Table 2: Scenarios configuration
MIG nvidia-4-40c + nvidia-2-20c + nvidia-1-10c
MIG nvidia-2-20c + nvidia-2-20c + nvidia-2-20c + nvidia-1-10c
MIG nvidia-1-10c* 7
ResNet50 (see Deep Residual Learning for Image Recognition) is a widely used deep convolutional neural network for various computer vision applications. This neural network can address the disappearing gradients problem by allowing gradients to traverse the network's layers using the concept of skip connections. The following figure shows an example configuration for ResNet50 inference:
Figure 4- Configuration for running inference using Resnet50 model
The following figure shows ResNet50 inference performance based on the scenarios in Table 2:
Figure 5- ResNet50 Performance throughput of MLPerf Inference v1.1 across various VMs with MIG profiles
Multiple data scientists can use all the available GPU resources while running their individual workloads on separate instances, improving overall system throughput. This result is clearly seen on Scenarios 6 through 8, which contain multiple instances, compared to Scenario 1 which consists of a single instance with the largest MIG profile for A100 80 GB. Scenario 6 achieves the highest overall system throughput (5.77 percent improvement) compared to Scenario 1. Also, Scenario 8 shows seven VMs equipped with individual GPU instances that can be built for up to seven data scientists who can fine-tune their ResNet50 base models.
BERT (see BERT: Pre-training of Deep Bidirectional Transformers for Language Understanding) is a state-of-the-art language representational model. BERT is essentially a stack of Transformer encoders. It is suitable for neural machine translation, question answering, sentiment analysis, and text summarization, all of which require a working knowledge of the target language.
BERT is trained in two stages:
- Pretrain—During which the model acquires language and context understanding
- Fine-tuning—During which the model acquires task-specific knowledge such as querying and response.
The following figure shows an example configuration for BERT inference:
Figure 6- Configuration for running inference using BERT model
The following figure shows BERT inference performance based on scenarios in Table 2:
Figure 7- BERT Performance throughput of MLPerf Inference v1.1 across various VMs with MIG profiles
Like Resnet50 Inference performance, we clearly see that Scenarios 6 through 8, which contain multiple instances, perform better compared to Scenario 1. Particularly, Scenario 7 achieves the highest overall system throughput (21 percent improvement) compared to Scenario 1 while achieving 99.9 percent accuracy target.
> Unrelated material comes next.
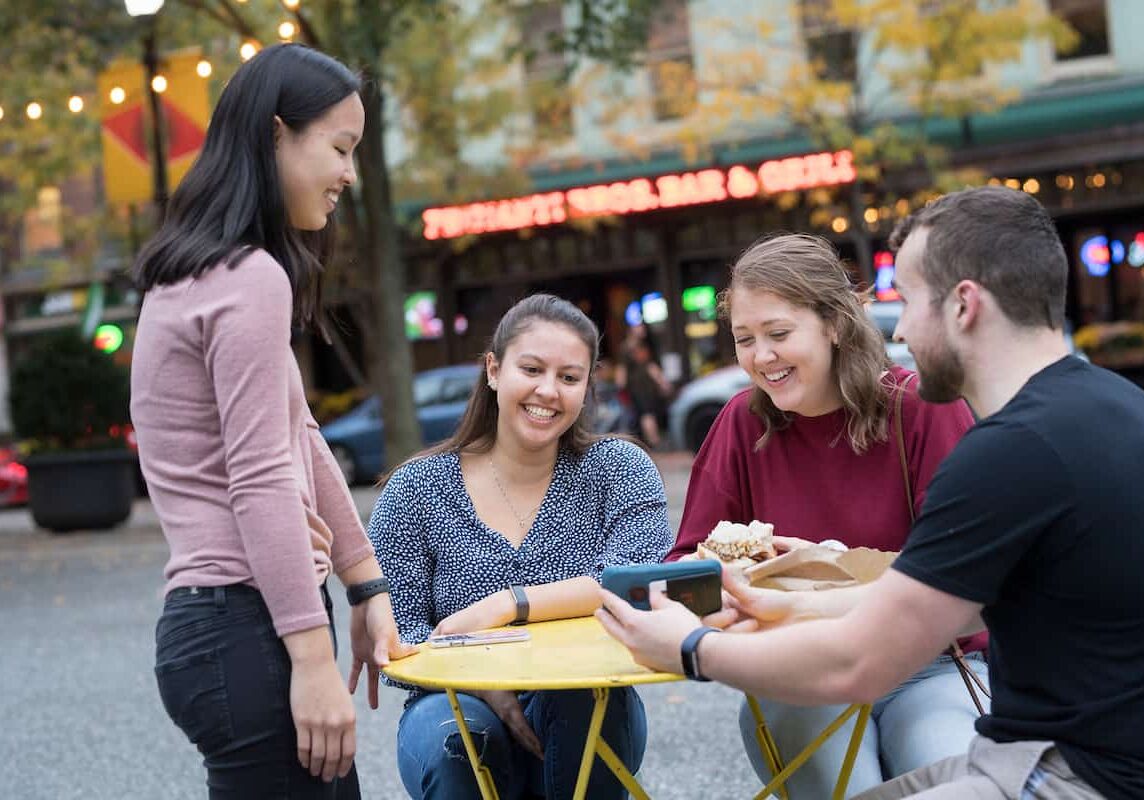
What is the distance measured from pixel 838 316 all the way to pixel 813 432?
0.98 feet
Also, Scenario 8 shows seven VMs equipped with individual GPU instances that can be built for up to seven data scientists who want to fine-tune their BERT base models.
In this blog, we describe how to install and configure MLPerf Inference v1.1 on Dell PowerEdge 750xa servers using a VMware-virtualized infrastructure and NVIDIA A100 GPUs. Furthermore, we examine the performance of single- and multi-MIG profiles running on the A100 GPU. If your ML workload is primarily inferencing-focused and response time is not an issue, enabling MIG on the A100 GPU can ensure complete GPU use with maximum throughput. Developers can use VMs with an independent GPU compute allocated to them. Also, in cases where the largest MIG profiles are used, performance is comparable to bare metal systems. Inference results from ResNet50 and BERT models demonstrate that overall system performance using either the whole GPU or multiple VMs with MIG instances hosted on an R750xa system with VMware ESXi and NVIDIA A100 GPUs performed well and produced valid results for MLPerf Inference v1.1. In both the cases, the average throughput and latency are equal. This result confirms that MIG provides predictable latency and throughput independent of other processes operating on the MIG instances on the GPU.
There is a MIG limitation for GPU profiling on the VMs. Due to the shared nature of the hardware performance across all MIG devices, only one GPU profiling session can run on a VM; parallel GPU profiling sessions on a single VM are not possible.